Heterogeneity Estimation
Chickens have a wide range of chromosome sizes, from the large macrochromosomes (chromosomes 1–5), the intermediate chromosomes (chromosomes 6–10), and the small microchromosomes (chromosomes 11–38) (ICGSC 2004). These chromosomal classes have distinctive properties, with microchromosomes generally being more gene dense, having higher rates of recombination and higher GC content than the other chromosomal classes (ICGSC 2004). These properties have been shown to influence the rate of sequence evolution in birds (ICGSC 2004; Axelsson et al. 2005); therefore, in order to investigate whether genomic distribution influences our observed rates of evolution, we compared the distribution of sex-biased genes to the distribution of all brain-expressed genes for macrochromosomes and microchromosomes with a 2 test (1 df).

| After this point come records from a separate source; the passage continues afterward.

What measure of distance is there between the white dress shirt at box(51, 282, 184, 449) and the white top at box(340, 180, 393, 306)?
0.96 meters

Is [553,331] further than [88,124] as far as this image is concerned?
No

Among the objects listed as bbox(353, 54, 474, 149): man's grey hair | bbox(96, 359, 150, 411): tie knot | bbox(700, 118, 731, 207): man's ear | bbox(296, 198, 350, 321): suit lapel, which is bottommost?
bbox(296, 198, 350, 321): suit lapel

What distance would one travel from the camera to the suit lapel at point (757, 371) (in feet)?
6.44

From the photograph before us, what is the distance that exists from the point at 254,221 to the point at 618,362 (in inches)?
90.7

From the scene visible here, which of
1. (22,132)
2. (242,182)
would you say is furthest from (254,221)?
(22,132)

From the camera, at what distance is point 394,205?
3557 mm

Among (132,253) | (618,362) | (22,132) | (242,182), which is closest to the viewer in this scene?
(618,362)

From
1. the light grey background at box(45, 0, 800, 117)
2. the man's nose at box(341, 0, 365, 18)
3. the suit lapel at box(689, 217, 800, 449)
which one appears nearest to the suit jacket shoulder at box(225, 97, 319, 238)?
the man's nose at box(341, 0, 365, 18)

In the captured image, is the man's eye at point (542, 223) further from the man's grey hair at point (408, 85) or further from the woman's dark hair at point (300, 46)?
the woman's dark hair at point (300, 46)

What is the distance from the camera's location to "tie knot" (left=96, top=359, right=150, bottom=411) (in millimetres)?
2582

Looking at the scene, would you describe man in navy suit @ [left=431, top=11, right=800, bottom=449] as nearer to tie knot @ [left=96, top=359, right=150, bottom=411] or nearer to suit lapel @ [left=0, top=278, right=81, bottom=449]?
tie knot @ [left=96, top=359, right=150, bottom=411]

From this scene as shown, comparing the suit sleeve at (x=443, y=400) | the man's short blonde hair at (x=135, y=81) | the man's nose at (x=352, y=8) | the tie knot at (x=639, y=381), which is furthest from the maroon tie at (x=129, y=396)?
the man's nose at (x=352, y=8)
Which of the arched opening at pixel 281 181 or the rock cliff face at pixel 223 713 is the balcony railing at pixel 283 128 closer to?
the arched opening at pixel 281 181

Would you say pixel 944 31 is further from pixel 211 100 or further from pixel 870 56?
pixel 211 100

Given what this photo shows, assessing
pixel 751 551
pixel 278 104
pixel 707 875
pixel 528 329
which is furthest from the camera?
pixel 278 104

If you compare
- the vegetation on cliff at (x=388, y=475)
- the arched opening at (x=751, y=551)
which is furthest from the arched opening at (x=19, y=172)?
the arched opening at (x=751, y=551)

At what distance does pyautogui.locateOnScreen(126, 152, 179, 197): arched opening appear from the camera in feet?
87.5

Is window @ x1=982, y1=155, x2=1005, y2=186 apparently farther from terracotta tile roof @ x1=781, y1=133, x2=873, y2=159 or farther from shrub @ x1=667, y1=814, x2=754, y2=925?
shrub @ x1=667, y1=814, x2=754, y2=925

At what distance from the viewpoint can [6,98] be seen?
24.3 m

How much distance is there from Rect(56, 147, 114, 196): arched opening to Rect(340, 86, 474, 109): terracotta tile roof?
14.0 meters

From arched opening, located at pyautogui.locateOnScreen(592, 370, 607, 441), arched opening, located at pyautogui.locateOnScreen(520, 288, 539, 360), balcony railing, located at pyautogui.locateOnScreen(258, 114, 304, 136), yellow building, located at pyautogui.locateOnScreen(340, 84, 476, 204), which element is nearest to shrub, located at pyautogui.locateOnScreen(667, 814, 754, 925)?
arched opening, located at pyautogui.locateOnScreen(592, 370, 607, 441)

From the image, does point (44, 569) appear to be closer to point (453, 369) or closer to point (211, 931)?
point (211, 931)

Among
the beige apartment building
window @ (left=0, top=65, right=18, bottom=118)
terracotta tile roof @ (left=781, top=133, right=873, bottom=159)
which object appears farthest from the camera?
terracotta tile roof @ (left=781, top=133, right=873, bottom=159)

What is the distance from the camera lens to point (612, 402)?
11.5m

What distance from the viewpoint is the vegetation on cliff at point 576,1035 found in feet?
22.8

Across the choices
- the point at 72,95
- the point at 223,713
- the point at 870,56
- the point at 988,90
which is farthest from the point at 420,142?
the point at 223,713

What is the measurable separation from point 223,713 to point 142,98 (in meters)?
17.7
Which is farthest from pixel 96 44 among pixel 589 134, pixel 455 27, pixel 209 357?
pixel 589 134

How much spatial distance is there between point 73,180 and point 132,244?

GC and third position GC (GC3) content has been shown to influence diversity and substitution (Williams and Hurst 2000; Smith et al. 2002). Therefore, we calculated GC and CG3 content for sex-biased classes, based on Ensembl annotation of the chicken genome sequence, and calculated the statistical significance of the difference among sex-bias classes using the 125% cutoff only in order to maximize statistical power through large sex-biased sample size, with permutation testing (1,000 repetitions). We also assessed the role of GC and GC3 on dN/dS among 125% sex-biased expression categories using both linear regression and analysis of covariance (ANCOVA) (GC and GC3 as independent variables, 2 df).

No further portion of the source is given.